The Law Society of Ontario
Overview of the CPD Requirement
What is the CPD Requirement?
Lawyers and paralegals who have been practising law or providing legal services for more than 2 years must complete in each calendar year at least 12 CPD Hours in Eligible Educational Activities consisting of a minimum of 3 Professionalism Hours on topics related to professional responsibility, ethics and/or practice management and up to 9 Substantive Hours per year. Only Professionalism Hours must be accredited by the Law Society of Upper Canada. The remaining 9 Substantive Hours need not be accredited. Substantive Hours may address substantive or procedural law topics and/or related skills. Non-legal subjects may also be eligible towards Substantive Hours if they are relevant to the lawyer's or paralegal's practice and professional development.
Who has to fulfill the CPD Requirement?
Lawyers and paralegals in the 100% fee-paying category are subject to the CPD requirement. In addition, lawyers and paralegals in other fee categories that are providing legal services that are either based on Ontario or Canadian Law (including on a pro bono basis), or as a life member, subject to the CPD requirement. Licensees in fee categories other than the 100% category who are not practising Ontario or Canadian law are exempt from the CPD Requirement. However, lawyers and paralegals are subject to the CPD Requirement for each month that they are in a 100% fee-paying category. See By-Law 6.1 and Fee Categories for more information. Lawyers and paralegals who need guidance to determine their membership category should contact the Law Society's Client Service Centre at (416) 947-3315, or toll-free at 1-800-668-7380, ext. 3315.

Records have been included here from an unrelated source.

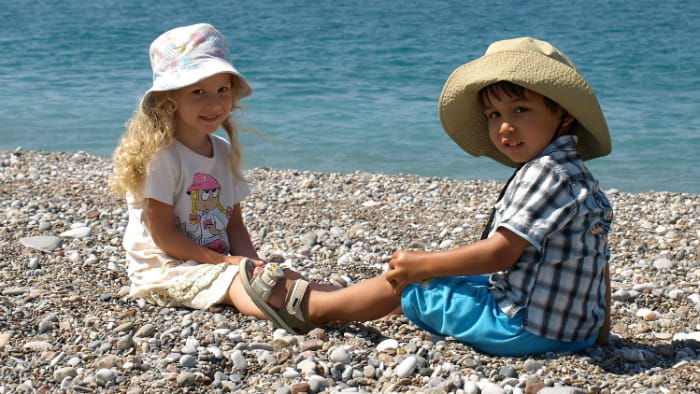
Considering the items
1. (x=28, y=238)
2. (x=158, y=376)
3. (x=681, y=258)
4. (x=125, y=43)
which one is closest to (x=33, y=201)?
(x=28, y=238)

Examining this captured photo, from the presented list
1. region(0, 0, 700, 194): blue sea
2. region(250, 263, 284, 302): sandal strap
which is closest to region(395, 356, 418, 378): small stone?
region(250, 263, 284, 302): sandal strap

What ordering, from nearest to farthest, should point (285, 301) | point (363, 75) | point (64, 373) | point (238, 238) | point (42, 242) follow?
point (64, 373)
point (285, 301)
point (238, 238)
point (42, 242)
point (363, 75)

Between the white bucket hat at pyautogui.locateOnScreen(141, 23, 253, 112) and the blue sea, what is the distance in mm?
608

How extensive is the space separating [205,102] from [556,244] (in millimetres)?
1972

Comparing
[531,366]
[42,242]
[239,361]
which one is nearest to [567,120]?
[531,366]

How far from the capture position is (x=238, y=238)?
4.73 meters

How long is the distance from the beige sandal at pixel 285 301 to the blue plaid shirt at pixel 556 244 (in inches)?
37.5

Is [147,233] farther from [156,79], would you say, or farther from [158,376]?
[158,376]

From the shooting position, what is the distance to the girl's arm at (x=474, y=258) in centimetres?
335

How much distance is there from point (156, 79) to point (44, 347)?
58.2 inches

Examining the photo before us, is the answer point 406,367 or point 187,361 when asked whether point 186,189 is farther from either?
point 406,367

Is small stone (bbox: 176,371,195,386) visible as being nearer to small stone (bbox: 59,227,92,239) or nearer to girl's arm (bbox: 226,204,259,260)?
girl's arm (bbox: 226,204,259,260)

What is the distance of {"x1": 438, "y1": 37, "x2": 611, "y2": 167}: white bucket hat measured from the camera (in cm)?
330

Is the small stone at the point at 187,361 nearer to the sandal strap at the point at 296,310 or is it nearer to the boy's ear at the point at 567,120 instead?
the sandal strap at the point at 296,310
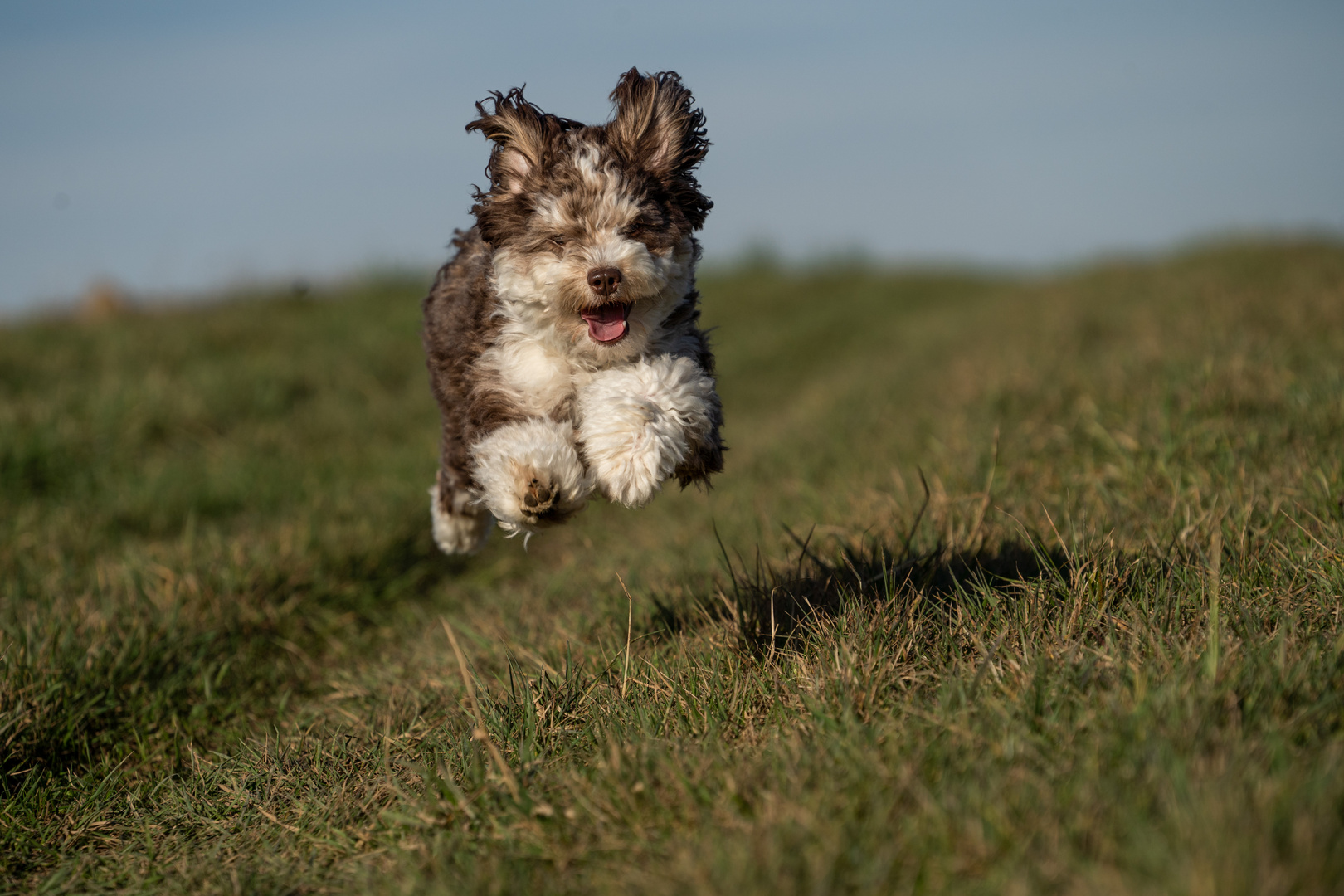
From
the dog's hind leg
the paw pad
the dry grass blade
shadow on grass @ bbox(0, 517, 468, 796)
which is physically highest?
the paw pad

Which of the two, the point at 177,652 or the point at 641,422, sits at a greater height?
the point at 641,422

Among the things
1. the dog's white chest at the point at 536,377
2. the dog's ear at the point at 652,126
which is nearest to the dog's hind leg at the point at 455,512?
the dog's white chest at the point at 536,377

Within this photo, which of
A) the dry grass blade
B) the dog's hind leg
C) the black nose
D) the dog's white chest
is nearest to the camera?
the dry grass blade

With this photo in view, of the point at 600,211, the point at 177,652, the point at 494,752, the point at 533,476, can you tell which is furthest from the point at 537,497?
the point at 177,652

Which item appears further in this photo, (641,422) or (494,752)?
(641,422)

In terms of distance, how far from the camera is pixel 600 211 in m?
3.24

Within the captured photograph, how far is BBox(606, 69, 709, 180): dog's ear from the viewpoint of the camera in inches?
136

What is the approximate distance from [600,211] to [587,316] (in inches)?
13.6

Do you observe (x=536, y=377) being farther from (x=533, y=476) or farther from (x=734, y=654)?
(x=734, y=654)

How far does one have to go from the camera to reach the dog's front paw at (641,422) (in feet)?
9.74

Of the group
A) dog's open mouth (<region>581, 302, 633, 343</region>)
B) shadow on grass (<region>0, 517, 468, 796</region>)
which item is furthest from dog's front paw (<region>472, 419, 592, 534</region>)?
shadow on grass (<region>0, 517, 468, 796</region>)

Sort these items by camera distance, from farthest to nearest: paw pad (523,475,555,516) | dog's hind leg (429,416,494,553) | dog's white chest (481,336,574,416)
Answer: dog's hind leg (429,416,494,553)
dog's white chest (481,336,574,416)
paw pad (523,475,555,516)

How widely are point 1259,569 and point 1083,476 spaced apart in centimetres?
141

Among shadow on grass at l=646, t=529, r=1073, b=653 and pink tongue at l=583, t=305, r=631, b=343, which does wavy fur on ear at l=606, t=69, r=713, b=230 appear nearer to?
pink tongue at l=583, t=305, r=631, b=343
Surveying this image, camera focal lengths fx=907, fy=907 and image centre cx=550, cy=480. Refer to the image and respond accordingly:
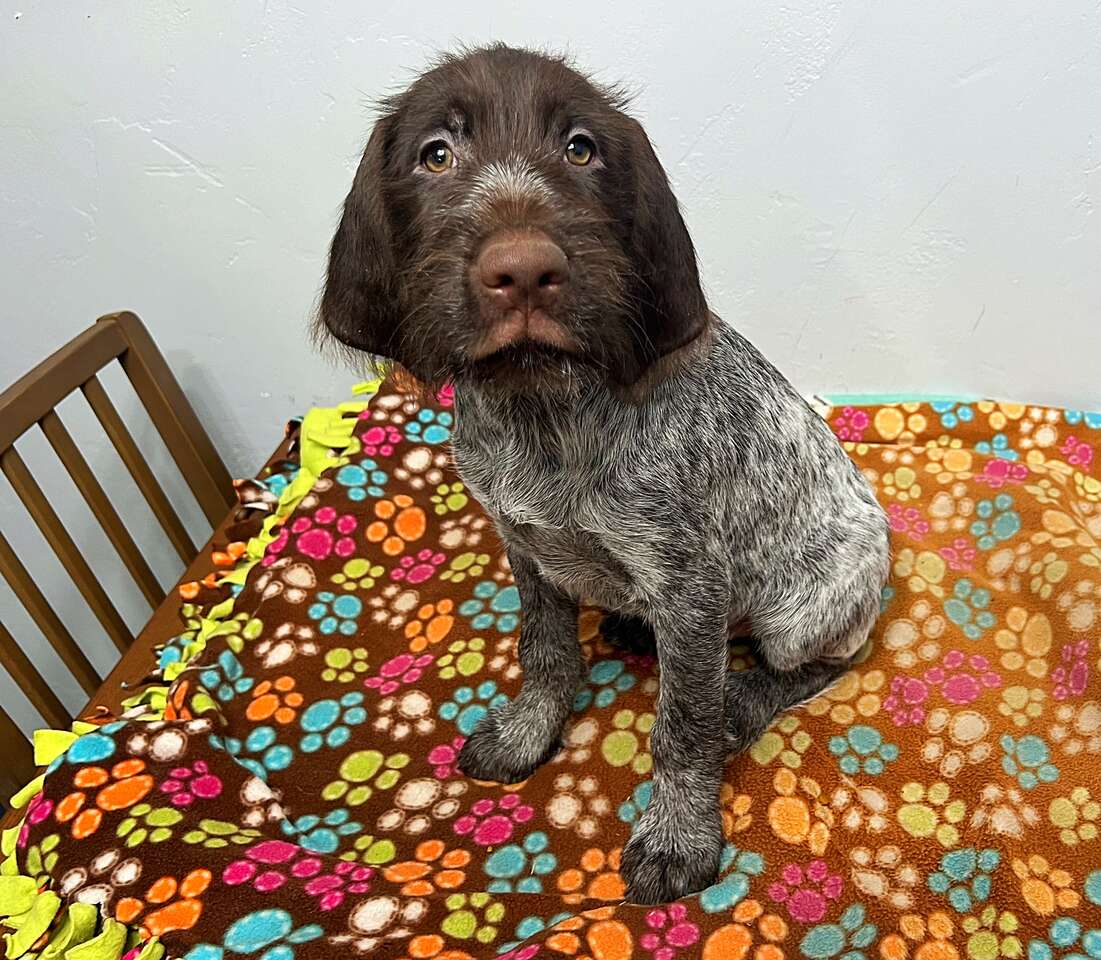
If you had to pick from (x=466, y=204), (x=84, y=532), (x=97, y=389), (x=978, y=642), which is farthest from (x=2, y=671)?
(x=978, y=642)

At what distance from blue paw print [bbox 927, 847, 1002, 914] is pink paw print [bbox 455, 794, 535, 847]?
80cm

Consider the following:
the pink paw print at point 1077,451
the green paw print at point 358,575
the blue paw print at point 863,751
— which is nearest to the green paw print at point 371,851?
the green paw print at point 358,575

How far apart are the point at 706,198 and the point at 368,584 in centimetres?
146

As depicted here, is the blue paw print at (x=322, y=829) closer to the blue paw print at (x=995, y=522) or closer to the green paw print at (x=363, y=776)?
the green paw print at (x=363, y=776)

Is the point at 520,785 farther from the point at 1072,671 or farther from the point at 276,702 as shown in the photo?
the point at 1072,671

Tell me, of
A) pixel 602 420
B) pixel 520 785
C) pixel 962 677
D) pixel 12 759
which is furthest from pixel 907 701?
pixel 12 759

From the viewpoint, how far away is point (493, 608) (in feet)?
7.89

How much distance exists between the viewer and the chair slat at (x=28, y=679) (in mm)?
2301

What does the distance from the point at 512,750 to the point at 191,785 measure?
2.24ft

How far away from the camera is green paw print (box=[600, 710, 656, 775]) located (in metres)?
1.97

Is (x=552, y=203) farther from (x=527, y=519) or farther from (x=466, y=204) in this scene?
(x=527, y=519)

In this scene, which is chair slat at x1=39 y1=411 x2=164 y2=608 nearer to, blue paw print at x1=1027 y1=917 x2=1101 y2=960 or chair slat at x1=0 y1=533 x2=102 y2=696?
chair slat at x1=0 y1=533 x2=102 y2=696

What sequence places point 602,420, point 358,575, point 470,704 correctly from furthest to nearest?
point 358,575 → point 470,704 → point 602,420

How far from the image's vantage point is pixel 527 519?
1599mm
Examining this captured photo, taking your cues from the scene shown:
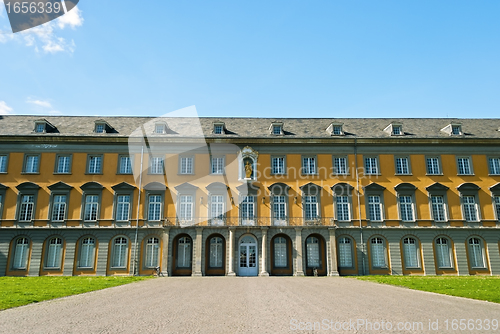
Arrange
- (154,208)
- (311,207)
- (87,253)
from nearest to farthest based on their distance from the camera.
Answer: (87,253), (154,208), (311,207)

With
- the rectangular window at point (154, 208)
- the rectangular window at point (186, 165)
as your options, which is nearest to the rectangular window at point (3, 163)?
the rectangular window at point (154, 208)

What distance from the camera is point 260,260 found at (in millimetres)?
31094

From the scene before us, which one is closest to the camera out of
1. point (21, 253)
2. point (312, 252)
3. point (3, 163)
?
point (21, 253)

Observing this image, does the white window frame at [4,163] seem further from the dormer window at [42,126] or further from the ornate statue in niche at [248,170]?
the ornate statue in niche at [248,170]

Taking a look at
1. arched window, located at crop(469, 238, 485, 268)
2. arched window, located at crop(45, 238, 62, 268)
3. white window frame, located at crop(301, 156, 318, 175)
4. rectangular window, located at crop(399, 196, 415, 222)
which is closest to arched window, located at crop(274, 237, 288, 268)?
white window frame, located at crop(301, 156, 318, 175)

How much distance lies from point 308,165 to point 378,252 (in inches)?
370

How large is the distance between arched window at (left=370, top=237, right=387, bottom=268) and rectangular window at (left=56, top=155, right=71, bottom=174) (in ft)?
Result: 88.1

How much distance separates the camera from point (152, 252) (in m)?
31.8

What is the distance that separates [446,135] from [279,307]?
28848 millimetres

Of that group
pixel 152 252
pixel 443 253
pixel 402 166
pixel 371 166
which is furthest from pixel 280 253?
pixel 443 253

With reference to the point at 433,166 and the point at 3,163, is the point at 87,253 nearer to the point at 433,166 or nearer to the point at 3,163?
the point at 3,163

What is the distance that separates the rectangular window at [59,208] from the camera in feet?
105

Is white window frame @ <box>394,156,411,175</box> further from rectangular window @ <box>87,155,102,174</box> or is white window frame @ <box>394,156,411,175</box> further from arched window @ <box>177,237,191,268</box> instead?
rectangular window @ <box>87,155,102,174</box>

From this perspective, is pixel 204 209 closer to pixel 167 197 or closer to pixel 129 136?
pixel 167 197
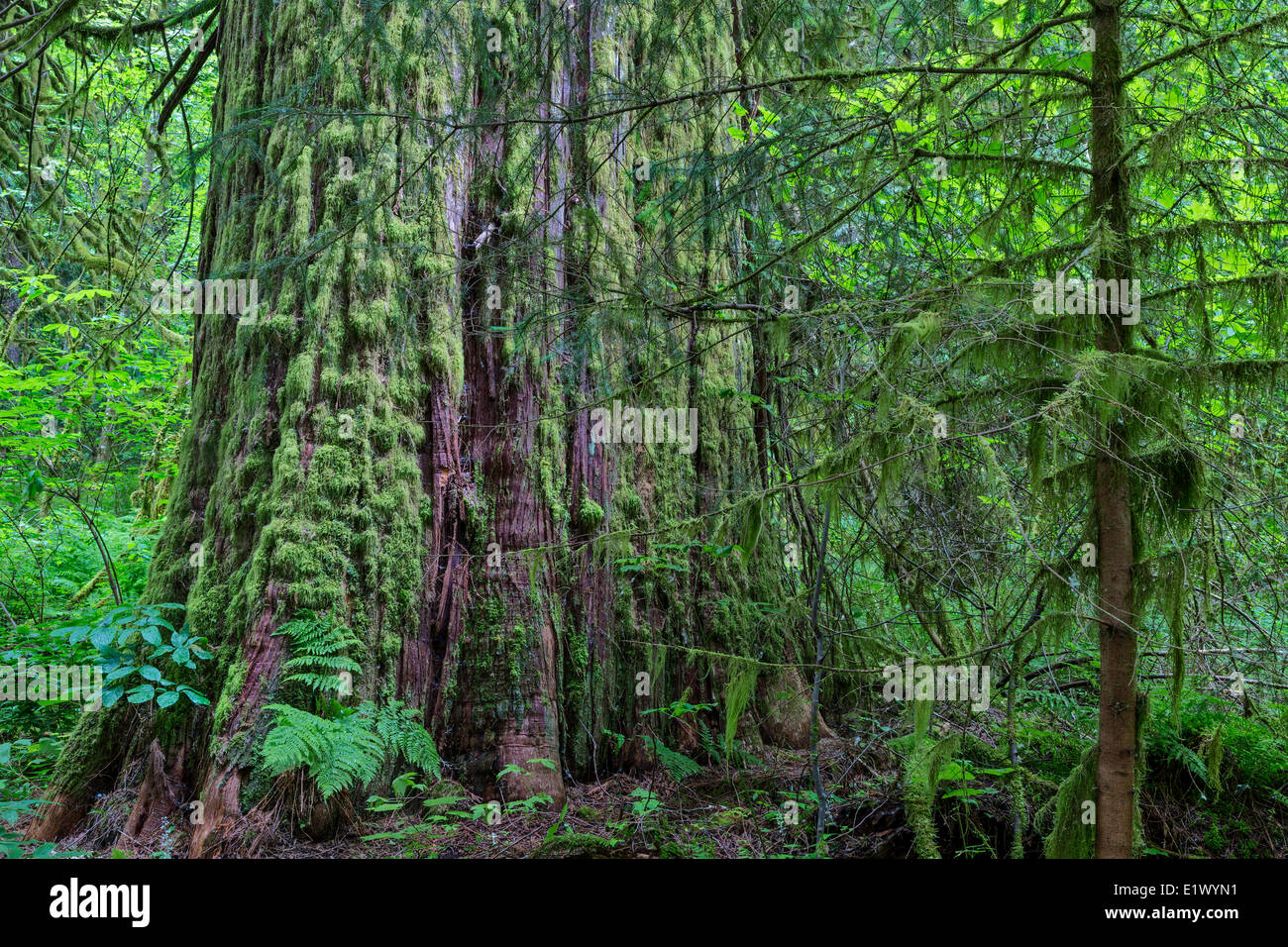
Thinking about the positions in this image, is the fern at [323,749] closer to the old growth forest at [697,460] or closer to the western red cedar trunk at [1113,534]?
the old growth forest at [697,460]

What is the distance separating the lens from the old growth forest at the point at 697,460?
275 centimetres

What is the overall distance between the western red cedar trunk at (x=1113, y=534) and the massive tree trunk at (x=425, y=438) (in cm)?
149

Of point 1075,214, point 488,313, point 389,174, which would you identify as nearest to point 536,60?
point 389,174

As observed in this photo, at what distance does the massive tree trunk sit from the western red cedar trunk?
4.88ft

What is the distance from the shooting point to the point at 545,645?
4363 mm

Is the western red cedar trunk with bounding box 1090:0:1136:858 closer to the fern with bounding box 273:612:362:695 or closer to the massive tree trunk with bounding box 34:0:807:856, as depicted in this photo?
the massive tree trunk with bounding box 34:0:807:856

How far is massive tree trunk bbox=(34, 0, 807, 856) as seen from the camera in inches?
145

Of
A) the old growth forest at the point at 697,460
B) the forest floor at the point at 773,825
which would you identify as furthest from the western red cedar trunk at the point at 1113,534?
the forest floor at the point at 773,825

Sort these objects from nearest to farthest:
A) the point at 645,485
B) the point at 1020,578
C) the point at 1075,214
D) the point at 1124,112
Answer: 1. the point at 1124,112
2. the point at 1075,214
3. the point at 1020,578
4. the point at 645,485

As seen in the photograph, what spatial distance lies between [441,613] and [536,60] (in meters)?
2.72

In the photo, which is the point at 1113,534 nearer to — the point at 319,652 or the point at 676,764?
the point at 676,764

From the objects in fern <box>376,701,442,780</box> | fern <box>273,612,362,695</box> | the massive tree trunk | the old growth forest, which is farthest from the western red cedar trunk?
fern <box>273,612,362,695</box>
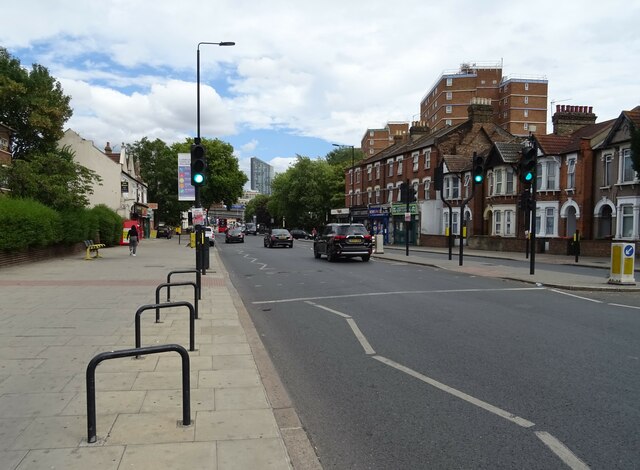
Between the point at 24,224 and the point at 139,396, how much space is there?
1707 cm

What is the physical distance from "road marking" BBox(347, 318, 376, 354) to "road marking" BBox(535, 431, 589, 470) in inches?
112

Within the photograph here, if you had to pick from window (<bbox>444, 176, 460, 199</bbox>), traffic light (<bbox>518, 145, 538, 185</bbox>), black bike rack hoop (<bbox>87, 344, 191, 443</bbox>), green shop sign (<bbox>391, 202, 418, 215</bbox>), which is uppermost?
window (<bbox>444, 176, 460, 199</bbox>)

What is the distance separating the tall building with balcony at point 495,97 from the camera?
79375 millimetres

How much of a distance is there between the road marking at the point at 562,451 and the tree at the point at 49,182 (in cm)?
2533

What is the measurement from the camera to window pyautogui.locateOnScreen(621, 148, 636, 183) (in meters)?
27.3

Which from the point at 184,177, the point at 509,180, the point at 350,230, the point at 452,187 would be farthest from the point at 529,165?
the point at 452,187

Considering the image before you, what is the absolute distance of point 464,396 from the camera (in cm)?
489

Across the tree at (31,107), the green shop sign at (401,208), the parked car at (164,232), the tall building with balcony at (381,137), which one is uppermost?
the tall building with balcony at (381,137)

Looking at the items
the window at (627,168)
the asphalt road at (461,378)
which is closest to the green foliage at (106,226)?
the asphalt road at (461,378)

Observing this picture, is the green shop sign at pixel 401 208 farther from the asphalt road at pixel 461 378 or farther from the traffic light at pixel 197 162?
the traffic light at pixel 197 162

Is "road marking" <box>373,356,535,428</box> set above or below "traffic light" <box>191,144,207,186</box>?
below

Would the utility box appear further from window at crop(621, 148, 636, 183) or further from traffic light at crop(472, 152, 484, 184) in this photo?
window at crop(621, 148, 636, 183)

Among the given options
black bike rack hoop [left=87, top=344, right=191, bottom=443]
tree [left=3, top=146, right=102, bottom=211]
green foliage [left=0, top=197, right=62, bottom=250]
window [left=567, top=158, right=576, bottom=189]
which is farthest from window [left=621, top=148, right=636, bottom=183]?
tree [left=3, top=146, right=102, bottom=211]

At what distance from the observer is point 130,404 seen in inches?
175
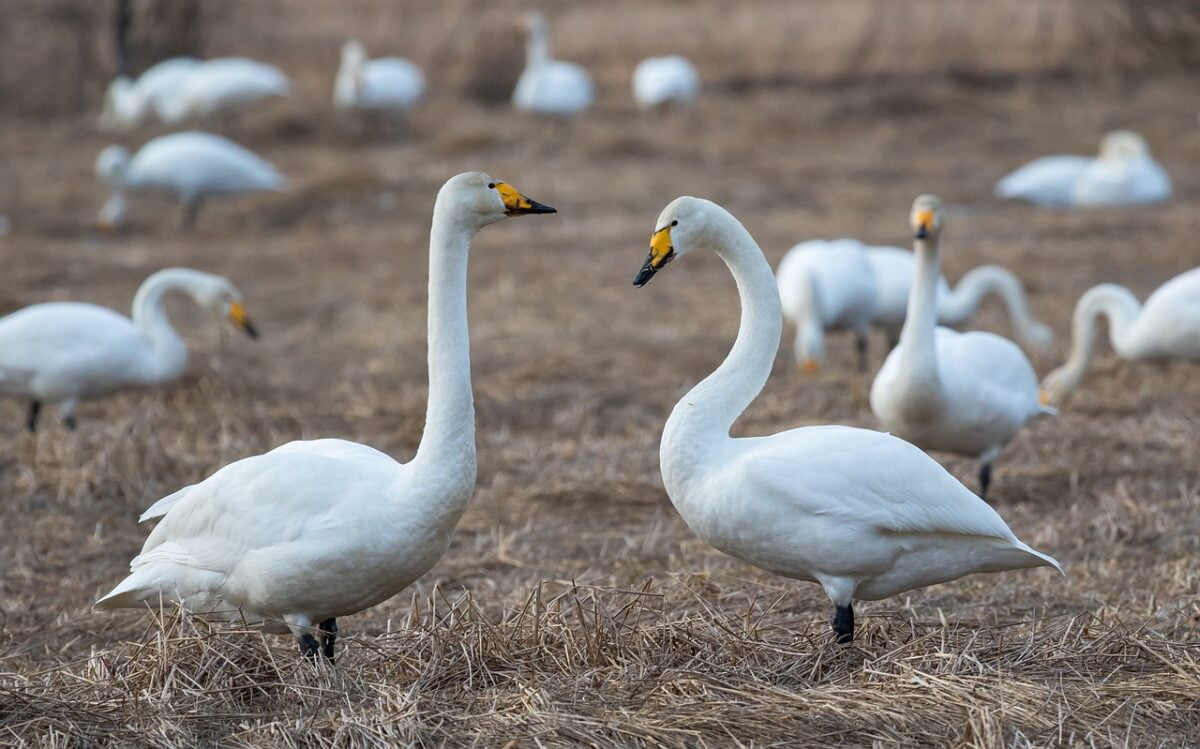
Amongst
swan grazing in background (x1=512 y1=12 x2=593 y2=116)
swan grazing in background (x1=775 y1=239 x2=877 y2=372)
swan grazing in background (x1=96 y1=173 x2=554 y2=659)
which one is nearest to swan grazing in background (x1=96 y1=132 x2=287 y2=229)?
swan grazing in background (x1=512 y1=12 x2=593 y2=116)

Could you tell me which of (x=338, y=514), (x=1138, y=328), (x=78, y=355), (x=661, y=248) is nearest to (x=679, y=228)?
(x=661, y=248)

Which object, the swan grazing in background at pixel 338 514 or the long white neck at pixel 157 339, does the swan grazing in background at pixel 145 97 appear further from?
the swan grazing in background at pixel 338 514

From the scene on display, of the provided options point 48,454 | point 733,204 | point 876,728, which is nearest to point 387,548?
point 876,728

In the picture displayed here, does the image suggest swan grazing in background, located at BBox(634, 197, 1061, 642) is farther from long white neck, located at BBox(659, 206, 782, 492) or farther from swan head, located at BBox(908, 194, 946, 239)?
swan head, located at BBox(908, 194, 946, 239)

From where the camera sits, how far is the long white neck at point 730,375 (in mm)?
3867

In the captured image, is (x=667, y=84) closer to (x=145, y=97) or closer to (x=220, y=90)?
(x=220, y=90)

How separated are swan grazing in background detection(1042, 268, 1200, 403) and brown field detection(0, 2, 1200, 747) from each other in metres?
0.18

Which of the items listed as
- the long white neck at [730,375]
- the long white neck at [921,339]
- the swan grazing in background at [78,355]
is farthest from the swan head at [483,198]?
the swan grazing in background at [78,355]

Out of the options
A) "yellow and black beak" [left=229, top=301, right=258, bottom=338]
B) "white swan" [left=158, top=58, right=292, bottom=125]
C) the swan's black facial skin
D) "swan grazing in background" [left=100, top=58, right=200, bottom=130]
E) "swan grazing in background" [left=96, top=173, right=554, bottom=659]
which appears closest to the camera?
"swan grazing in background" [left=96, top=173, right=554, bottom=659]

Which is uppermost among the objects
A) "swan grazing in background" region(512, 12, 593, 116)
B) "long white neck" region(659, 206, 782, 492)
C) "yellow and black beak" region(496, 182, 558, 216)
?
"yellow and black beak" region(496, 182, 558, 216)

What is the purpose of the CPD Requirement?
Continuing professional development (CPD) is defined as the maintenance and enhancement of a lawyer's or paralegal's professional knowledge, skills, attitudes and professionalism throughout the individual's career. It is a positive tool that benefits lawyers and paralegals and is an essential component of the commitment they make to the public to practise law or provide legal services competently and ethically. The Law Society has an important role to play in supporting the efforts of lawyers and paralegals to maintain and enhance that competence. It also has a duty to ensure that all persons who practise law or provide legal services in Ontario meet standards of learning, professional competence and professional conduct that are appropriate for the legal services they provide.
The CPD Requirement recognizes a range of Eligible Educational Activities, including attendance at CPD programs delivered in a variety of formats. CPD programs are formal, instruction-based sessions and may be offered by organizations such as education providers, law associations, law firms, government associations and industry groups. As of May 30, 2013, lawyers and paralegals may claim the following types of participation in CPD programs toward the CPD Requirement:
- Attendance in person, online or by telephone, at live CPD programs and courses that provide an opportunity to interact with colleagues and/or instructors. This must include the ability to ask questions, directly or indirectly, e.g., the ability to email a question to the content provider during the online presentation
- Viewing or listening to recorded or archived CPD programs and courses with at least one colleague
- Participation in an interactive, online course
- Viewing or listening to archived or recorded CPD programs or courses without a colleague for a maximum of 6 hours per year
Alternate Educational Activities
In addition, a range of alternate educational activities are eligible for CPD Hours:
- Participation as a registrant in a college, university or other designated educational institution program, including interactive distance education
- Teaching to a maximum of 6 hours per year. Actual teaching time will be multiplied by a factor of 3 to reflect preparation time
- Acting as a judge or coach in a mooting competition is an eligible teaching activity to a maximum of 6 hours per year
- Writing and editing books or articles with or without a co-author to a maximum of 6 hours per year
- Mentoring, being mentored, providing coach or advisor support, participating in a coach or advisor program, acting as an articling principal, or supervising an LPP work placement or paralegal field placement
- Participation in study groups of 2 or more colleagues
- Educational components of bar and law association meetings
Eligible activities will not be limited to subject matter dealing primarily with the practice of Ontario or Canadian law. Subject matter related to the law of other provinces and countries and non-legal subjects will be eligible if relevant to the lawyer’s or paralegal's practice and development as a practitioner.